There's a lot of anxiety around education. Education is seen as the absolute be-all and end-all for everything. But because it's costing people so much money, students are graduating with so much debt — there's an awful lot of anxiety about whether people are getting what they're paying for.
20 people. I didn't expect the controversy. It hit an incredibly raw nerve.
The Catholic Church Circa 1500
Thiel: The university system today is perhaps like the Catholic Church circa 1500. It's seen as the only path to knowledge. It's the way you get saved — if you get a diploma, you're saved. If you don't get a college diploma, you will go to hell. Or our modern equivalent of that.
But I'm not proposing to create some alternate unitary church. What I think will happen is it'll be much more fragmented.

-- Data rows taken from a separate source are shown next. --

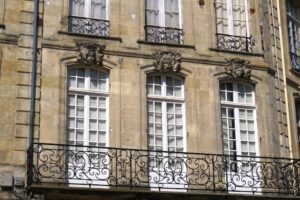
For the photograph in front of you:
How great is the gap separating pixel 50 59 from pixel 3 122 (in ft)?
6.00

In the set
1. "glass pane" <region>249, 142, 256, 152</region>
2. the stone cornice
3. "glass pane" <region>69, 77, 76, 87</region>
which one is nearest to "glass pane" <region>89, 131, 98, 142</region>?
"glass pane" <region>69, 77, 76, 87</region>

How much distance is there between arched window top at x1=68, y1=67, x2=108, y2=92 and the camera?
1508 centimetres

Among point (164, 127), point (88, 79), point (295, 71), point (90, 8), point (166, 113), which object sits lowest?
point (164, 127)

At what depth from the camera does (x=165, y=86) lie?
15727 millimetres

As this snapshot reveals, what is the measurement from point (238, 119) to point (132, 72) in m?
2.93

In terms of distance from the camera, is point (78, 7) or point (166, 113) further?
point (78, 7)

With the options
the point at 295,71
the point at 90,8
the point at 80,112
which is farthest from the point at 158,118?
the point at 295,71

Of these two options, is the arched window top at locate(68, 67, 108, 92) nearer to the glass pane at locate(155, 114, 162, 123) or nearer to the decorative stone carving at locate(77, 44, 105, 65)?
the decorative stone carving at locate(77, 44, 105, 65)

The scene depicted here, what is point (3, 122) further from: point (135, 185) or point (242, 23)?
point (242, 23)

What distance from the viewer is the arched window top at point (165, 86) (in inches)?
616

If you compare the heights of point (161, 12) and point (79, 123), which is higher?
point (161, 12)

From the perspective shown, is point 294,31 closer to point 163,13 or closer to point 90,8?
point 163,13

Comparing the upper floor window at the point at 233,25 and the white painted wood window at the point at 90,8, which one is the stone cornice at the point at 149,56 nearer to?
the upper floor window at the point at 233,25

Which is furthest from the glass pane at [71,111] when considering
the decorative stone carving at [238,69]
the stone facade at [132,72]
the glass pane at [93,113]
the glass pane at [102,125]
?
the decorative stone carving at [238,69]
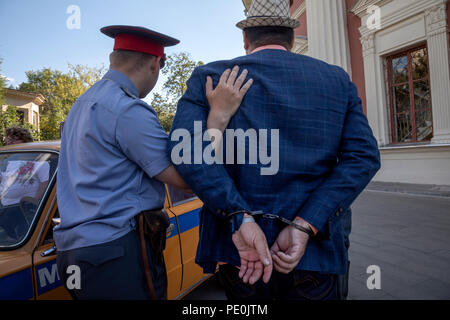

Get a diploma, you're saved. Don't — you go to hell. Like the Catholic Church circa 1500.
You Have to Save Yourself
Thiel: The biggest misconception is that I want to blow up the universities and have everyone become an entrepreneur. Quite the opposite. The future will not have a one-size-fits-all approach. If there's anything unnatural about our current system, it is that it's one-size-fits-all. You go to Yale or you go to jail.
Like the 16th century reformers, the somewhat disturbing message is — you have to figure out how to save yourself. Which is the absolute last thing people want to hear.
Go to Yale or go to jail. The disturbing message: you have to figure out how to save yourself.